_DOCUMENT TEXT_:
━━━

Trademark Trial and Appeal Board
Patent and Trademark Office (P.T.O.)
*1 FREDERIC C. TOWERS
v.
ADVENT SOFTWARE, INC.
Cancellation No. 17,085
August 30, 1989
Hearing: June 8, 1989
John T. Roberts for Frederic C. Towers
Pillsbury, Madison & Sutro for Advent Software, Inc.
Before Rooney, Simms and Hanak
Members
Opinion by Hanak
Frederic C. Towers (petitioner) has petitioned to cancel Registration No. 1,347,405 for the mark THE PROFESSIONAL PORTFOLIO owned by Advent Software, Inc. (registrant). The goods listed in the registration are "computer programs for use in the field of financial management." The registration issued on July 9, 1985 with a claimed first use date of December 22, 1983. No claim was made to the exclusive right to use PORTFOLIO apart from the mark THE PROFESSIONAL PORTFOLIO in its entirety.
Petitioner alleges that continuously since November 1982, he has made use of the mark THE PROFESSIONAL PORTFOLIO SYSTEM in connection with the marketing of its VALPORT computer-based portfolio valuation system. Petitioner furthers alleges that the contemporaneous use of THE PROFESSIONAL PORTFOLIO by registrant and THE PROFESSIONAL PORTFOLIO SYSTEM by petitioner is likely to result in confusion, mistake or deception. Petitioner argues that because he first used his mark over one year before registrant first used THE PROFESSIONAL PORTFOLIO, the registration of THE PROFESSIONAL PORTFOLIO should be canceled.

━━━

_EXTRACTED ENTRIES_:
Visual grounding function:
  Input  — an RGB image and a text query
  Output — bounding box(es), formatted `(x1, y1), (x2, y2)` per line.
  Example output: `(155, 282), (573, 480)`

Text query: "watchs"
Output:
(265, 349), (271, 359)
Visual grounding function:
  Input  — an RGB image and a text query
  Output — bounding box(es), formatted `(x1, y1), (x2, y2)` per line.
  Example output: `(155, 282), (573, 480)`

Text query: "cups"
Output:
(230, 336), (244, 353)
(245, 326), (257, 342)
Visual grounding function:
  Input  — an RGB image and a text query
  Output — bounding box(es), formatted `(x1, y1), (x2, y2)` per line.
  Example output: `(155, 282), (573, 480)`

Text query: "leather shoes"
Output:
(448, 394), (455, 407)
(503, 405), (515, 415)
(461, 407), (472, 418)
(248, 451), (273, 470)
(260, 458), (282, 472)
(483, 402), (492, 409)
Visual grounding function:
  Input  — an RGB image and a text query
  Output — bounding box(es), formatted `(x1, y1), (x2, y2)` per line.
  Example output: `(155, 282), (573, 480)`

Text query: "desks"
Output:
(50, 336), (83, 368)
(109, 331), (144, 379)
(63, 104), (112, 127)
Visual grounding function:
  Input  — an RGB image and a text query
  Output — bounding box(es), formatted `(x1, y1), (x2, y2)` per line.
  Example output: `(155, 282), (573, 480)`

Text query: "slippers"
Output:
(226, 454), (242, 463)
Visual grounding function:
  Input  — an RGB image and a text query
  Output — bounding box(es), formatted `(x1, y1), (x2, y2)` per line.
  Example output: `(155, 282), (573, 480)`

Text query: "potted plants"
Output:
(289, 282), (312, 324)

━━━

_GOAL 1_: Return all six records verbatim, from the first line of the first record to the last line of the sixth.
_GOAL 2_: Resume the trademark cancellation opinion, starting right after its last sentence.
The trademark cancellation opinion and the records are unrelated material.

_WRITTEN ANSWER 1_:
Visual grounding function:
  Input  — an RGB image and a text query
  Output — bounding box(es), formatted `(x1, y1), (x2, y2)` per line.
  Example output: `(155, 282), (573, 480)`

Text query: "watchs"
Output:
(265, 349), (271, 359)
Visual grounding function:
  Input  — an RGB image and a text query
  Output — bounding box(es), formatted `(x1, y1), (x2, y2)` per line.
  Example output: `(155, 282), (573, 480)`

Text query: "cups"
Output:
(230, 336), (244, 353)
(245, 326), (257, 342)
Visual grounding function:
  Input  — an RGB image and a text query
  Output — bounding box(es), formatted `(x1, y1), (x2, y2)` per line.
  Example output: `(155, 282), (573, 480)`

Text query: "leather shoes"
Output:
(448, 394), (455, 407)
(503, 405), (515, 415)
(461, 407), (472, 418)
(248, 451), (273, 470)
(260, 458), (282, 472)
(483, 402), (492, 409)
Visual grounding function:
  Input  — an RGB image and a text query
  Output — bounding box(es), formatted `(x1, y1), (x2, y2)` per line.
  Example output: `(155, 282), (573, 480)`

Text query: "desks"
Output:
(50, 336), (83, 368)
(109, 331), (144, 379)
(63, 104), (112, 127)
Visual grounding function:
  Input  — an RGB image and a text query
  Output — bounding box(es), formatted `(x1, y1), (x2, y2)` per line.
  Example output: `(155, 282), (573, 480)`

Text query: "slippers"
Output:
(226, 454), (242, 463)
Visual grounding function:
  Input  — an RGB image and a text query
  Output — bounding box(es), formatted `(x1, y1), (x2, y2)` per line.
  Example output: `(155, 282), (573, 480)`

Text query: "potted plants"
Output:
(289, 282), (312, 324)

_WRITTEN ANSWER 2_:
In response, registrant pleads that the contemporaneous use of THE PROFESSIONAL PORTFOLIO SYSTEM by petitioner and of THE PROFESSIONAL PORTFOLIO by registrant is not likely to cause confusion. In addition, registrant asserts that the term THE PROFESSIONAL PORTFOLIO SYSTEM is merely descriptive of petitioner's computer-based portfolio valuation system, and that petitioner has failed to establish that this term acquired a secondary meaning prior to the time that registrant first used THE PROFESSIONAL PORTFOLIO. As a consequence, petitioner, according to registrant, has not established rights in the term THE PROFESSIONAL PORTFOLIO SYSTEM on which to base his petition for cancellation pursuant to Section 2(d) of the Lanham Trademark Act (15 U.S.C. § 1052d). Finally, registrant argues that the petition for cancellation--filed March 31, 1988--is barred by laches inasmuch as the petitioner had constructive notice of registrant's mark THE PROFESSIONAL PORTFOLIO as of July 9, 1985, the date of registration.
Both parties filed briefs with this Board and were represented by counsel at a hearing on June 8, 1989.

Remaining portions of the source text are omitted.